Fin d’une époque : Canal+ va fermer toutes ses boutiques physiques au 1er septembre 2026

La fin d'une époque

 
Canal+ met fin à son réseau de revendeurs agréés le 1er septembre 2026. Ces boutiques ne ferment pas pour autant, et la confusion mérite d’être levée.

On connaît tous un de ces commerces. Une vitrine un peu fatiguée, le logo Canal+ dans un coin depuis des années, et derrière le comptoir quelqu’un qui pose aussi des paraboles, des alarmes et la box du voisin. Ce commerce ne ferme pas. Il perd seulement le droit de vendre du Canal+.
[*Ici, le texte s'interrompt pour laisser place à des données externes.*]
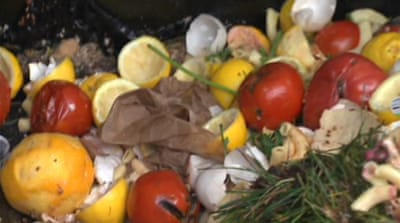 US farmers turn food waste into fertiliser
Canal+ a prévenu par courrier les entreprises encore membres de son réseau agréé : le dispositif s’arrête le 1er septembre 2026. Ces revendeurs vendaient les abonnements, fournissaient les décodeurs et accompagnaient les clients sous l’enseigne de la chaîne. En 1984, à son lancement, c’était un passage obligé, impossible de s’abonner sans pousser la porte d’un point de vente. Le réseau a compté jusqu’à 4 000 points de distribution à son apogée, à l’époque où le satellite et Canalsat structuraient toute la stratégie commerciale du groupe. Canal+ justifie l’arrêt par le coût d’un réseau devenu marginal, alors qu’on souscrit aujourd’hui en deux clics sur un téléviseur connecté. Quarante ans plus tard, il n’en reste qu’une fraction, et le groupe débranche les derniers.

La fin de l’agrément ne ferme pas les boutiques

La nuance compte, car l’annonce a vite été lue comme une vague de fermetures. La quasi-totalité de ces revendeurs sont des artisans indépendants pour qui Canal+ ne représentait qu’une activité parmi d’autres. Beaucoup sont antennistes, électriciens ou installateurs de systèmes de sécurité.

Sur le terrain, un même magasin cumule souvent la pose d’antennes, la vidéosurveillance et le dépannage électrique, avec l’agrément Canal+ en service complémentaire. Cette double casquette explique pourquoi l’enseigne Canal+ a longtemps fleuri sur des devantures d’électriciens de quartier. Perdre cet agrément leur retire une source de revenus et la possibilité de souscrire un abonnement au nom de leurs clients. Leur entreprise, elle, continue de tourner. Annoncer la disparition de milliers de boutiques reviendrait à se tromper de sujet.

Pour l’abonné, le quotidien ne change presque pas

Côté client, l’impact reste limité. En cas de remplacement de décodeur ou de souci technique, il faudra désormais s’adresser directement aux services de Canal+ plutôt qu’à la boutique du coin. Le support migre vers les canaux internes du groupe, à commencer par l’application myCanal, dans le prolongement de la bascule de Canal+ vers un modèle SVOD avec offre à publicité et fin du partage de compte. Une zone d’ombre subsiste dans les territoires mal desservis, où ces revendeurs assuraient un conseil en personne et une installation à domicile que ni une application ni un centre d’appels ne remplacent vraiment. Pour la majorité des abonnés déjà habitués à tout gérer depuis l’application, le basculement passera inaperçu.

Canal+ referme bien un chapitre vieux de quarante ans, personne ne le conteste. Le présenter comme la fermeture de milliers de commerces déforme la réalité : ces artisans poursuivent leur activité, l’agrément Canal+ en moins. Celui qui y perd le plus, au fond, c’est l’abonné qui aimait avoir un interlocuteur à dix minutes de chez lui.